K–8 Classroom Self-Collection Using XpressCollect Nasal Swab: A Usability and Efficacy Study

Diagnostics 2022, 12(5), 1245; https://doi.org/10.3390/diagnostics12051245
by Kate Cox 1,*, Laura Haggerty 1, Kate Abeln 1, Luis Hernandez 2, Jessica Wicker 2, Leah Padgett 2 and Mary Beth Privitera 1
Reviewer 1: Anonymous
Reviewer 2: Anonymous
Reviewer 3: Anonymous
Diagnostics 2022, 12(5), 1245; https://doi.org/10.3390/diagnostics12051245
Submission received: 5 April 2022 / Revised: 13 May 2022 / Accepted: 15 May 2022 / Published: 17 May 2022
(This article belongs to the Section Point-of-Care Diagnostics and Devices)

Round 1

Reviewer 1 Report

Although the authors tried to evaluate the usability and efficacy of self-collecting device of nasal swab among K-8, this paper lacks of scientific interest. The only positive finding looks the difficulty of opening the screw of the collection kit, which may be easily resolved by the explanation of the teachers. The photos of classroom do not seem necessary. 

Author Response

Response to Reviewer 1 Comments

Point 1: Although the authors tried to evaluate the usability and efficacy of self-collecting device of nasal swab among K-8, this paper lacks of scientific interest. The only positive finding looks the difficulty of opening the screw of the collection kit, which may be easily resolved by the explanation of the teachers. The photos of classroom do not seem necessary.

 Response 1: Classroom photos have been removed.

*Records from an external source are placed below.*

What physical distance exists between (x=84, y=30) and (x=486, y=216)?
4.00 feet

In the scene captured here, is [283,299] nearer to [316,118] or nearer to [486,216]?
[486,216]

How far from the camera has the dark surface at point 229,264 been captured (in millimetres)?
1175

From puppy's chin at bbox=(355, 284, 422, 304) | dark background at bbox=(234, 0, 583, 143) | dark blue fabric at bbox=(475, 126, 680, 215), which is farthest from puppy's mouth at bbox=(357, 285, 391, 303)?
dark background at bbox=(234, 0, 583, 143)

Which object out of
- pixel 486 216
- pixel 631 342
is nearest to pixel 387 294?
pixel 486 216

Reviewer 1 asserts that the manuscript lacks of scientific interest, however this study is intended to be qualitative in nature as it follows best practices and the international standard IEC62366-1 :2015 Medical devices — Part 1: Application of usability engineering to medical devices. 

Reviewer 2 Report

This study was performed to determine whether students in kindergarten through 8th grade could use XpressCollect nasal swabs to self-collect a specimen under the guidance of a teacher. The study was carried out in 4 phases.  The initial phases, 1 and 2, were conducted as interviews with teachers and parents to assess the suitability of the XpressCollect for children in kindergarten through 8th grade. Feedback was obtained to develop and optimize instructional materials to be used in the follow-on phases. These materials included an instructional video, 5-step and 8-step instructions, and a teacher guide. In phases 3 and 4, teachers guided small groups of students and full classes of students through the sample collection process. Samples were analyzed  for the presence of Ribonuclease P on each nasal swab. Adequate or inadequate sampling was determined based on an acceptable Ct value for each sample. The conclusion was that the students in all grades are capable of self-collecting an anterior nares sample.

Specific comments

A nice, well- executed study

Manuscript is well written

Author Response

Response to Reviewer 2 Comments

Point 1: This study was performed to determine whether students in kindergarten through 8th grade could use XpressCollect nasal swabs to self-collect a specimen under the guidance of a teacher. The study was carried out in 4 phases.  The initial phases, 1 and 2, were conducted as interviews with teachers and parents to assess the suitability of the XpressCollect for children in kindergarten through 8th grade. Feedback was obtained to develop and optimize instructional materials to be used in the follow-on phases. These materials included an instructional video, 5-step and 8-step instructions, and a teacher guide. In phases 3 and 4, teachers guided small groups of students and full classes of students through the sample collection process. Samples were analyzed  for the presence of Ribonuclease P on each nasal swab. Adequate or inadequate sampling was determined based on an acceptable Ct value for each sample. The conclusion was that the students in all grades are capable of self-collecting an anterior nares sample.

 

Specific comments

A nice, well- executed study

Manuscript is well written

 

Response 1: We request clarity on the paragraph provided in the comments/suggestions section. Is this intended to be a suggested revision to the Abstract?

Reviewer 3 Report

COMMENTS TO AUTHORS

Congratulation for the work performed while the efforts to review a self collection testing method for very young individuals and to evaluate the procedure followed aiming to to produce a homogenous informational conclusion for its usability.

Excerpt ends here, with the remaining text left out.